Managing twospotted spider mite populations involves sustaining plant health, implementing sanitation practices, and/or using miticides. Maintain proper watering, fertility, and mulching to reduce plant stress and potential problems associated with twospotted spider mite populations. It is best to monitor for twospotted spider mite populations by knocking spider mites off plant parts such as branches or twigs onto a white sheet of paper.

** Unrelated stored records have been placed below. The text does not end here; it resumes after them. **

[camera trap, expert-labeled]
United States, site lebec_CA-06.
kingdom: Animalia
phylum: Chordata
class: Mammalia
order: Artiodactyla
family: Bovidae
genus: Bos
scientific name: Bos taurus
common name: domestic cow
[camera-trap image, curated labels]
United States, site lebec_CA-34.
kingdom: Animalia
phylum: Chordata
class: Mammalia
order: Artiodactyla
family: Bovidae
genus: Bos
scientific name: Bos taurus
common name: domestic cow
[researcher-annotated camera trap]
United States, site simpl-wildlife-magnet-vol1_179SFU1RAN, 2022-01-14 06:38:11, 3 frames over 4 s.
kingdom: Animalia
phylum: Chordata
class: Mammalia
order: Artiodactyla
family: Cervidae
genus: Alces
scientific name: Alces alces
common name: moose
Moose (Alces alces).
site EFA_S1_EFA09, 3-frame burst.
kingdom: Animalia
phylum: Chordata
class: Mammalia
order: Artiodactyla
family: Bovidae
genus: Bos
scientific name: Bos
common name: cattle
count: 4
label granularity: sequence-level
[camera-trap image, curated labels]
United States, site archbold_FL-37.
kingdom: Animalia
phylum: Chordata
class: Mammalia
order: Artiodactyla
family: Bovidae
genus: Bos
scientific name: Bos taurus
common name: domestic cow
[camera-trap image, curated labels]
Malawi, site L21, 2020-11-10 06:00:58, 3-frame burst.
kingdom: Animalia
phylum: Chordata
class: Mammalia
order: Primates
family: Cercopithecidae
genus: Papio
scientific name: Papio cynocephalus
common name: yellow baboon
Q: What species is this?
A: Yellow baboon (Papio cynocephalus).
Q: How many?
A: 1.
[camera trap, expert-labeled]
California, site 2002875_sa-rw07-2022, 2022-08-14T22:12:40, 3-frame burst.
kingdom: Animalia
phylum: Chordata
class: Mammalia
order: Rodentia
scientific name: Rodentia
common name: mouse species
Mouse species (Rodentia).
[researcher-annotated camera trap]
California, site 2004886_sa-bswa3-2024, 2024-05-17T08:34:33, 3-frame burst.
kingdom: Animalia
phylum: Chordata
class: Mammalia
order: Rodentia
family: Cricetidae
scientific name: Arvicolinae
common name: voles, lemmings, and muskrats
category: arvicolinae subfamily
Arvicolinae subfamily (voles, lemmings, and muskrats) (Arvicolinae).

An effective and rapid method to deal with twospotted spider mite populations is to apply a hard water spray throughout the plant canopy. This will dislodge eggs and motile life stages (larvae, nymphs, and adults) and preserve natural enemies. Removal of plant debris and weeds eliminates overwintering sites. In addition, many broadleaf and grassy weeds are hosts for twospotted spider mites. Miticides recommended for regulation of twospotted spider mite populations outdoors are numerous so read the product labels carefully. Read the label and apply before twospotted spider mite populations are extensive and causing aesthetic injury.
Many pest control materials used to control plant-feeding beetles, caterpillars, and other insects may be harmful to natural enemies of twospotted spider mite, and may inadvertently increase populations. Two repeat applications is recommended as many of the products will not kill the eggs. Repeat sprays will greatly reduce the populations.